2008 schrieb der „Berliner Patient“ Medizingeschichte als erster Mensch, der nach einer Stammzelltransplantation von HIV geheilt wurde. Jetzt hat ein Team der Charité – Universitätsmedizin Berlin diesen medizinischen Erfolg erneut erzielt. Ein zweiter Berliner Patient ist seit über fünf Jahren ohne nachweisbares HI-Virus, trotz des Verzichts auf antivirale Therapie. Und diesmal nutzten die Ärzte eine andere Methode, die eine neue Erklärung des Heilungsmechanismus erfordert.
Neue Methode hat HIV geheilt
Stammzelltransplantationen sind nur für HIV-Patient:innen mit bestimmten Krebsarten wie Blut- oder Lymphknotenkrebs geeignet. Diese Methode tauscht das Immunsystem des Patienten gegen das eines gesunden Spenders aus, was sowohl den Krebs als auch das HI-Virus bekämpfen kann. Ein entscheidender Punkt ist der CCR5-Rezeptor, den das HI-Virus benötigt, um sich zu vermehren. Etwa ein Prozent der europäischstämmigen Bevölkerung hat eine Delta-32-Mutation dieses Rezeptors, die HIV-Resistenz bietet. Bisher nahm man an, dass der Spender diese Mutation haben muss, um eine Heilung zu ermöglichen.

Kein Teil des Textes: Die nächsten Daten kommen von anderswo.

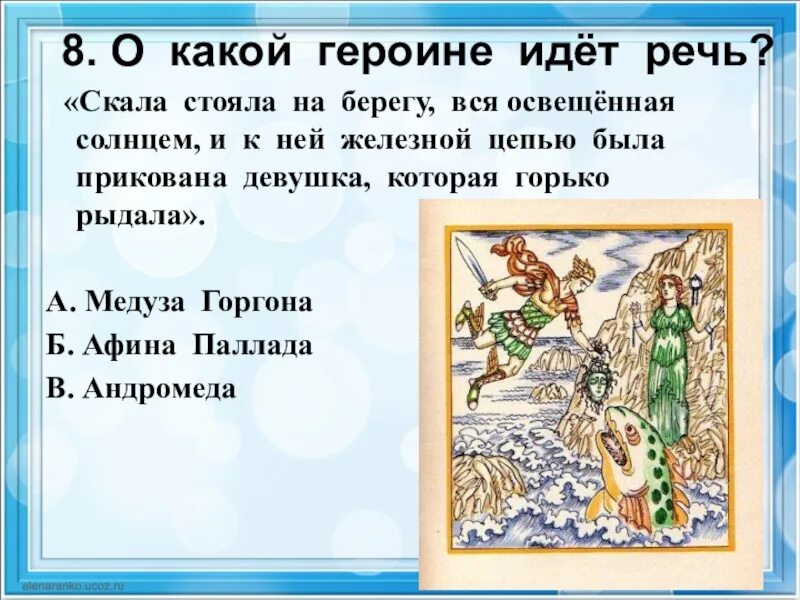 8. О какой героине идёт речь?

«Скала стояла на берегу, вся освещённая солнцем, и к ней железной цепью была прикована девушка, которая горько рыдала».

А. Медуза Горгона

Б. Афина Паллада

В. Андромеда

elenaranko.ucoz.ru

Beim zweiten Berliner Patienten, der 2009 HIV-positiv getestet und 2015 mit akuter myeloischer Leukämie (AML) diagnostiziert wurde, gab es jedoch keinen geeigneten Spender mit dieser Mutation. Stattdessen fand man eine Spenderin, die sowohl die normale als auch die mutierte Version des CCR5-Rezeptors trug. Trotz des Fehlens vollständiger Immunität zeigte der Patient nach der Transplantation keine Virus-Reste mehr, selbst nachdem er 2018 seine antivirale Therapie eigenständig abgesetzt hatte. Sein Immunsystem ist funktional und frei von Krebszellen, was auf eine vollständige Heilung hinweist.
Unerwartete Erkenntnisse
Professor Christian Gaebler, HIV-Experte der Charité, betont die Überraschung über die Heilung trotz der fehlenden vollständigen Immunität der Spenderin. Normalerweise kehrt das HI-Virus nach einigen Monaten zurück, wenn der Spender nicht resistent ist. Doch beim zweiten Berliner Patienten scheint das neue Immunsystem alle HIV-infizierten Zellen beseitigt und den Patienten somit geheilt zu haben. Die Forschenden vermuten, dass die schnelle Ersetzung des Immunsystems oder besondere Eigenschaften der Spenderzellen zur Heilung beigetragen haben könnten.
Zukunftsaussichten
Das Team hofft, aus diesen Erkenntnissen neue Ansätze für die HIV-Behandlung zu entwickeln. Ziel ist es, HIV-Infektionen zukünftig nicht nur im Einzelfall, sondern breiter heilen zu können. Auch wenn die Stammzelltransplantation aufgrund ihrer Risiken nicht für alle Patient:innen geeignet ist, könnten die gewonnenen Erkenntnisse neue Therapien wie zellbasierte Immuntherapien oder therapeutische Impfstoffe inspirieren.